• [SHORT EXERCISE]: Return the records below from the line containing "Looking closely at this image, given the list" onward, exactly, through and including the last line.

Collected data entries
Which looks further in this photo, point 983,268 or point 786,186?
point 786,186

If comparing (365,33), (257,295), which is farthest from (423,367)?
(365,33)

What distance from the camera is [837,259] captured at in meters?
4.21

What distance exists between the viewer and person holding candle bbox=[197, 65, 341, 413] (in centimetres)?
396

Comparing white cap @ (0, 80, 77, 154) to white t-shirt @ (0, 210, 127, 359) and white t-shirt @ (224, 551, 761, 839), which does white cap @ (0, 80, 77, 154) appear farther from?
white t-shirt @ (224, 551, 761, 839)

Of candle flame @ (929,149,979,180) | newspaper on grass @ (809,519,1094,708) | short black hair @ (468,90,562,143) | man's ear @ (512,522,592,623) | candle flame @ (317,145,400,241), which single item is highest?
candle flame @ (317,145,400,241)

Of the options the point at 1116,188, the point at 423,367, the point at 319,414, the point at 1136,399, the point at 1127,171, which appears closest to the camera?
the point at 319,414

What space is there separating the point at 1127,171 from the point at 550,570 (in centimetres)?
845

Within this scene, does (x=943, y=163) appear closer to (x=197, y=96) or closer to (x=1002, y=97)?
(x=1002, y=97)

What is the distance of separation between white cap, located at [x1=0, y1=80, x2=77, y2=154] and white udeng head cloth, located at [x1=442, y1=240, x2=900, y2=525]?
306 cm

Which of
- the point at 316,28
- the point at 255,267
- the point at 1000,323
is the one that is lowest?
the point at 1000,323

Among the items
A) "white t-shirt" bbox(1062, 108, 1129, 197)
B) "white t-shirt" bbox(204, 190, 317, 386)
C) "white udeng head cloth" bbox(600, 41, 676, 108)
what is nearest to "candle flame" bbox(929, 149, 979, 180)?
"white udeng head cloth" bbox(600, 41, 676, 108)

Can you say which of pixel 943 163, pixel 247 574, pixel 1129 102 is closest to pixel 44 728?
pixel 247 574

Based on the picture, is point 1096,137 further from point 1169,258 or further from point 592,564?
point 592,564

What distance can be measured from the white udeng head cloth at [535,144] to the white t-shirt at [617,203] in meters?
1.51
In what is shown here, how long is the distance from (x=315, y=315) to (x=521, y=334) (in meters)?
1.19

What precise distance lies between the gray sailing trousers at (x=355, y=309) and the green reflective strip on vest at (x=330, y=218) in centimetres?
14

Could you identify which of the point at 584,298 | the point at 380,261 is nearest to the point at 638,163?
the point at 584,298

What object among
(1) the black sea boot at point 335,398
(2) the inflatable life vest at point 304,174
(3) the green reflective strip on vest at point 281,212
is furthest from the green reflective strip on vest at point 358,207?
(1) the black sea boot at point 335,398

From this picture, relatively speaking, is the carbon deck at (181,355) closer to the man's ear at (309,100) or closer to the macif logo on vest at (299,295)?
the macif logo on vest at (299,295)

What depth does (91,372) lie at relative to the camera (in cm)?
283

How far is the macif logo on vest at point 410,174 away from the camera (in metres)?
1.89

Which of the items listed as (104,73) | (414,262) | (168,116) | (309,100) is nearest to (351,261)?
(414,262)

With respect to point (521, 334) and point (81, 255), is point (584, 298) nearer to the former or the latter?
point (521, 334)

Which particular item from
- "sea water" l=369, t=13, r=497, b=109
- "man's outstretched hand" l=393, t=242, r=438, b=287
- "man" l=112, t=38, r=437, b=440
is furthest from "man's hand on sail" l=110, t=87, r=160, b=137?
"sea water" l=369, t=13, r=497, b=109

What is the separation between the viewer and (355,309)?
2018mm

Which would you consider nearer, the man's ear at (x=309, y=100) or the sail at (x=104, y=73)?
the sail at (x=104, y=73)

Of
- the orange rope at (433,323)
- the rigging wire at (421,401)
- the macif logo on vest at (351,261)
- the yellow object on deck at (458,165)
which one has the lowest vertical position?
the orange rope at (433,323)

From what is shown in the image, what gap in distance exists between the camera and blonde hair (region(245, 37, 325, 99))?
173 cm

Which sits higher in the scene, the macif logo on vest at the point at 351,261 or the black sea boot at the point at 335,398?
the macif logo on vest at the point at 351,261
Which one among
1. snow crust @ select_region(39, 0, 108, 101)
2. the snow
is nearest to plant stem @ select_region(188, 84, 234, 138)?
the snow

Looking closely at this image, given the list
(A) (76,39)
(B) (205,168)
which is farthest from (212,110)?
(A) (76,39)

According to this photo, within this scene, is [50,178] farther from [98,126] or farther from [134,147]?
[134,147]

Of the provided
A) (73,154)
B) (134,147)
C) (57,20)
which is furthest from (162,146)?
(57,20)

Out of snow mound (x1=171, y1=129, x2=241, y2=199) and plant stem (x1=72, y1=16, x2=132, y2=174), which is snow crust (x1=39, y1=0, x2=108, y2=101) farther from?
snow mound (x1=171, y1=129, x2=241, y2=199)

• [EXERCISE ANSWER]:
Looking closely at this image, given the list
(A) (76,39)
(B) (205,168)
which is farthest from (212,110)?
(A) (76,39)

According to this photo, within this scene, is [50,178] farther from [98,126] or farther from [134,147]?
[134,147]

Of the provided
A) (73,154)
B) (134,147)
C) (57,20)
which is furthest from (162,146)?
(57,20)

Out of snow mound (x1=171, y1=129, x2=241, y2=199) and plant stem (x1=72, y1=16, x2=132, y2=174), which is snow crust (x1=39, y1=0, x2=108, y2=101) farther from?
snow mound (x1=171, y1=129, x2=241, y2=199)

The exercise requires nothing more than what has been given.